Mais cette « mini » exposition des quatre œuvres du peintre néerlandais n’est en vérité qu’un avant-goût pour le musée d’Oxford. Celui-ci prévoit en effet d’organiser une grande exposition dédiée aux œuvres de jeunesse de Rembrandt à l’horizon 2019–2020. Présenter au public pour la première fois les quatre sens restant sur cinq est donc une mise en bouche pour les visiteurs, une sorte de préambule pour donner envie aux visiteurs de revenir dans quelques années pour découvrir le prochain accrochage d’envergure.

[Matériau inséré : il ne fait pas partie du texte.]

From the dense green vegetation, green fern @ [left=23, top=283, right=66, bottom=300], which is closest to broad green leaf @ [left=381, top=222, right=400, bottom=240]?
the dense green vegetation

En attendant, l’exposition actuelle joue sur le côté exceptionnel des tableaux. En effet, nous vous en parlions en mars dernier, l’œuvre représentant le sens de l’odorat n’a été retrouvée que tout récemment. L’œuvre de Rembrandt était à l’origine la propriété d’un collectionneur américain qui a décidé de s’en séparer. Lors d’une vente aux enchères (l’œuvre était alors estimée entre 500 et 800 dollars !), la galerie parisienne Talabardon & Gautier acquiert le tableau, et la fait expertiser. Bingo ! C’est bien un Rembrandt ! Depuis, l’œuvre a été cédée à la Leiden Collection, une collection privée de New York qui possédait deux autres « sens » signés de la main du peintre néerlandais : L’ouïe et Le toucher.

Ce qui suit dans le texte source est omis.